Abstract

A 3-year-old arrived in the A&E department after near-drowning in a water butt. He was breathing (just), cold and blue, despite oxygen being applied by paramedics. The first mistake could have occurred at the point of arrival if no paediatrically trained physician or anaesthetist were immediately present. The second could have been within seconds, if appropriate protocols for resuscitation were not followed. Within minutes, clinicians might have failed to obtain adequate intravenous access because the infant's peripheral circulation was closed down or because the Foundation Year doctor was inexperienced and the consultants hypermetropic (changes in visual acuity in late middle-age) or out of practice. Even with availability of immediate evidence-based literature searching on the registrar's palmtop, the decision on whether it was better to give normal saline or plasma could be erroneous either way. When, after 30 minutes, the laboratory reported an extraordinarily low serum sodium (because the child had absorbed so much water through its lungs and stomach) very few physicians would have knowledge or experience of using hypertonic saline solutions; because their use is so rare, nursing or pharmacy staff might have been tardy in locating an infusion pack or even been unable to find one at all. And so it might go on: during the 2 or 3 hours resuscitation in A&E, followed by ambulance transfer to a paediatric intensive care centre, each of dozens of binary decisions is prone to error. By the time the infant left intensive care a week later, that would have increased to hundreds, possibly thousands. Fortunately many errors carry little risk or might even cancel each other out – but the chances are high of a sequence of minor incorrect choices becoming cumulative in causing harm. As one recent review put it: ‘Nearly all critically ill patients in ICU will suffer a potentially life-threatening error at some time in their stay.’ 1 And that is without taking into account negligence or seriously poor performance.

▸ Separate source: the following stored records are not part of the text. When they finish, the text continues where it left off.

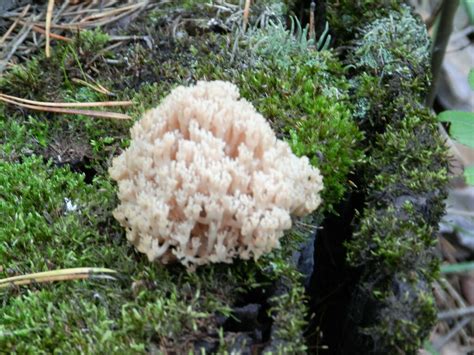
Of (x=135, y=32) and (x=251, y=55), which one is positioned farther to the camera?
(x=135, y=32)

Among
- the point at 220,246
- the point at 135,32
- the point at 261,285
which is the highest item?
the point at 135,32

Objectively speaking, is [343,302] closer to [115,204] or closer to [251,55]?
[115,204]

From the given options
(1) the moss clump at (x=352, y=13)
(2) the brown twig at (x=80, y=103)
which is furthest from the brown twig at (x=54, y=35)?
(1) the moss clump at (x=352, y=13)

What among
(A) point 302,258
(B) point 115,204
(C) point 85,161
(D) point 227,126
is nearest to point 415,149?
(A) point 302,258

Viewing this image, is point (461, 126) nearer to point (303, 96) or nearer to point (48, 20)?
point (303, 96)

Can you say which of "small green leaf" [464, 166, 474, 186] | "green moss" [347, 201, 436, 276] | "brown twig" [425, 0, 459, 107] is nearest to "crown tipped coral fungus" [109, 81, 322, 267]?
"green moss" [347, 201, 436, 276]

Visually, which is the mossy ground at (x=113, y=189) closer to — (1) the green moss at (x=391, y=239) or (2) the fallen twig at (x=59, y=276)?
(2) the fallen twig at (x=59, y=276)

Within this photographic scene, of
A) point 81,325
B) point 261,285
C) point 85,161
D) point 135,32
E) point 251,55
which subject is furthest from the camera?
point 135,32
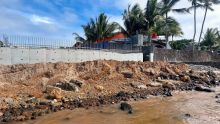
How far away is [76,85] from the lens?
21.9m

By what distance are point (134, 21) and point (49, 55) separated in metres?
23.7

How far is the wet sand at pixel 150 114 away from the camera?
52.5ft

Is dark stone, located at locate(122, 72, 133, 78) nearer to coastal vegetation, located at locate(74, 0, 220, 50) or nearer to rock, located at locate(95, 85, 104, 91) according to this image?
rock, located at locate(95, 85, 104, 91)

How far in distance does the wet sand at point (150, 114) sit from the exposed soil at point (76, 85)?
0.89 metres

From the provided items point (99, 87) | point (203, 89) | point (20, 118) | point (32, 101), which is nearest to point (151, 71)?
point (203, 89)

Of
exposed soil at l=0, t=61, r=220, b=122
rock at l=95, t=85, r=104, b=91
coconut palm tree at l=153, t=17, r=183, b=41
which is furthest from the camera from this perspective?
coconut palm tree at l=153, t=17, r=183, b=41

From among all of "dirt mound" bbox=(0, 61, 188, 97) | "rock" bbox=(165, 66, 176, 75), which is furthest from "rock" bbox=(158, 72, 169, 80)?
"rock" bbox=(165, 66, 176, 75)

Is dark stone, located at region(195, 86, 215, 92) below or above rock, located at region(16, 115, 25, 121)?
above

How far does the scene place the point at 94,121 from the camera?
630 inches

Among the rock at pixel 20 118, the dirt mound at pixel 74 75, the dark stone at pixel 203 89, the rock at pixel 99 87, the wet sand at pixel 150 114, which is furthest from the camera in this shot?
the dark stone at pixel 203 89

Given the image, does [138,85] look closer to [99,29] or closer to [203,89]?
[203,89]

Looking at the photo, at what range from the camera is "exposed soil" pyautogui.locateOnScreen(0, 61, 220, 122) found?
17.9 metres

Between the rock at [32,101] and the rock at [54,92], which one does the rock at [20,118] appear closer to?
the rock at [32,101]

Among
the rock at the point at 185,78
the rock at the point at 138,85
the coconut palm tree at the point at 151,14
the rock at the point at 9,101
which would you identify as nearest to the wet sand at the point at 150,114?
the rock at the point at 9,101
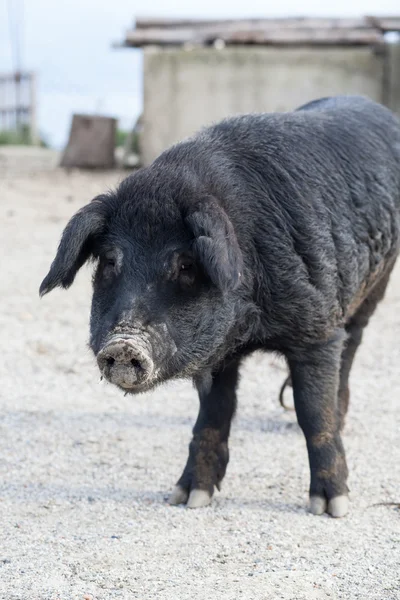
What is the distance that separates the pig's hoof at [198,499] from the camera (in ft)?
15.0

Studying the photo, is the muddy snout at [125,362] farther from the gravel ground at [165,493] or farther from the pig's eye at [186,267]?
the gravel ground at [165,493]

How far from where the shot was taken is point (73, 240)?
3994 millimetres

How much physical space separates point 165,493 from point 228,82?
39.6 ft

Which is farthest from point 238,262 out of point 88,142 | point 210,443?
point 88,142

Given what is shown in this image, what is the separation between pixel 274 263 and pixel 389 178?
1331 mm

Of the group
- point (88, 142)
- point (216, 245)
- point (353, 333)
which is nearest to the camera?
point (216, 245)

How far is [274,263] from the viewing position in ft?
14.0

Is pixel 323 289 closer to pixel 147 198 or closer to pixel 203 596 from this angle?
pixel 147 198

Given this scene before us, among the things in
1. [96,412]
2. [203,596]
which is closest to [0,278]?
[96,412]

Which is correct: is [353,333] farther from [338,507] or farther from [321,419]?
[338,507]

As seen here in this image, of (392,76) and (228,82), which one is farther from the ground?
(392,76)

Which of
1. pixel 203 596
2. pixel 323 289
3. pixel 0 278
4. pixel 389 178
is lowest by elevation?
pixel 0 278

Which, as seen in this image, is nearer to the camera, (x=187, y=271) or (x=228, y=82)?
(x=187, y=271)

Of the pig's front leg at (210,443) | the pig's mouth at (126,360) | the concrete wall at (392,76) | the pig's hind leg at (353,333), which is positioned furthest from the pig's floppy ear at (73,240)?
the concrete wall at (392,76)
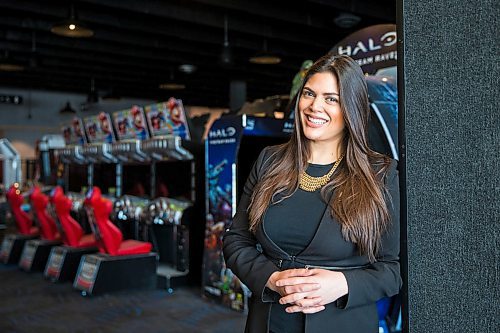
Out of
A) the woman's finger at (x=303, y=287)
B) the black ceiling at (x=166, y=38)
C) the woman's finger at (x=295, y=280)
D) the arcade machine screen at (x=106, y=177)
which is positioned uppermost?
the black ceiling at (x=166, y=38)

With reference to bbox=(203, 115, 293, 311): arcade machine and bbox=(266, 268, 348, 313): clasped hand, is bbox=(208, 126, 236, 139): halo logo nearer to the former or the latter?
bbox=(203, 115, 293, 311): arcade machine

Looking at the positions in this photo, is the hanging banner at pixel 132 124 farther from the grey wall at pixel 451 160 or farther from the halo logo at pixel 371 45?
the grey wall at pixel 451 160

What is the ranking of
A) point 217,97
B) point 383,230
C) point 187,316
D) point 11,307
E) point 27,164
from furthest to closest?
point 217,97 < point 27,164 < point 11,307 < point 187,316 < point 383,230

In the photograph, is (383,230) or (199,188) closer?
(383,230)

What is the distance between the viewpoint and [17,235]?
713 cm

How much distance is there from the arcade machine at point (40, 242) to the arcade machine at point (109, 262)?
1310mm

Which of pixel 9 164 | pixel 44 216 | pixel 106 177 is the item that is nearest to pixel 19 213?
pixel 44 216

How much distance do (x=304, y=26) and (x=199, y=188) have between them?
371 centimetres

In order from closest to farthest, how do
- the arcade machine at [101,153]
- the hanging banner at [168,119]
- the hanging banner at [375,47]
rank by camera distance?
the hanging banner at [375,47] → the hanging banner at [168,119] → the arcade machine at [101,153]

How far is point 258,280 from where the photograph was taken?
4.09 ft

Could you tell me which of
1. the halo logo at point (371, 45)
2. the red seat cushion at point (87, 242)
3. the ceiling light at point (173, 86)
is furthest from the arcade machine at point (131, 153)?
the ceiling light at point (173, 86)

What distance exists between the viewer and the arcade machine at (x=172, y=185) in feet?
17.6

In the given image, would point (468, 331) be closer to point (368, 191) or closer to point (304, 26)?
point (368, 191)

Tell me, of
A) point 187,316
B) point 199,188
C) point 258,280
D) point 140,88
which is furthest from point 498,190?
point 140,88
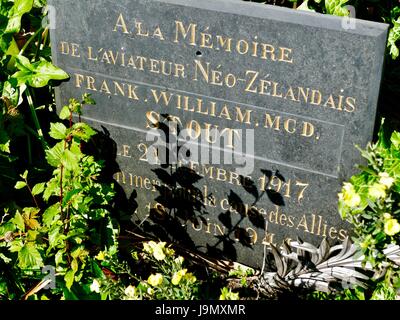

Thus, patients are always in multiple jeopardy, both from their clinical problem and its management. Properly, that is a matter on which this journal concentrates. However, this month we are reminded that doctors, too, face multiple jeopardy. Alleged incompetence, insensitivity or unavailability may bring about disciplinary procedures from their employers; the NHS complaints process may grind into action; a disgruntled patient or relative may seek redress through the civil courts by an action for clinical negligence. They, or more usually a representative of a public or statutory body may report the doctor concerned to the General Medical Council (GMC), which will investigate to determine whether or not his or her fitness to practise is impaired. If the patient is unlucky enough to die, a criminal charge may be brought if negligence is considered to be gross; even in the absence of criminality the findings of a Coroner's inquisition may provoke subsequent civil or regulatory proceedings. In exceptional circumstances a public inquiry might be initiated, such as the current Inquiry into Deaths Related to Hyponatraemia in Northern Ireland. 2
This month sees three contributions relating to medical jeopardy. Andrew Bradley, HM Coroner for North East Hants Division explains doctors' duties in relation to death certification and when to alert the coroner. He outlines the purpose of inquests and reminds us that rule 42 of the Coroners Rules 1984 proscribes a verdict framed in such a way as to appear to determine any question of criminal liability on the part of a named person or civil liability. Nonetheless, a narrative verdict can get sufficiently close to falling foul of rule 42 such that clinical staff involved are placed in jeopardy.
John Hendy QC examines the new framework governing disciplinary procedures involving senior medical staff in the NHS. The previous procedure, known as HC(90)9 involved a due process which served to protect those accused of matters of professional conduct or competence (as opposed to personal misconduct). This appears to have been swept away by the abolition of HC(90)9, resulting in the loss of an independent panel with a legally qualified chair, the removal of the right to legal representation and the right to hear and cross-examining all witnesses. Mr Hendy fears the chance of ‘trumped up charges generated by personal malice or professional jealousy, or intended to neutralise an outspoken defender of patient services from the economic imperatives of management’.
The Medical Act 1983 gives the GMC the power to restrict a doctor's practice if his or her fitness to practise is impaired, among other reasons, by deficient professional performance. The GMC has adopted tests of competence and workplace assessment with peer-review as part of its procedures in investigating those alleged to be performing poorly. Co-authors from the division of medical education at University College London Medical School and the GMC detail the process by which the assessment has been developed according to educational theory. This includes how the standards are set and the material validated, the latter by calling upon volunteer doctors to undertake the knowledge test and objective structured clinical examination. As a final turn of the jeopardy screw the volunteers are warned, on recruitment, that if their results show overall evidence of poor performance they may be referred to the GMC!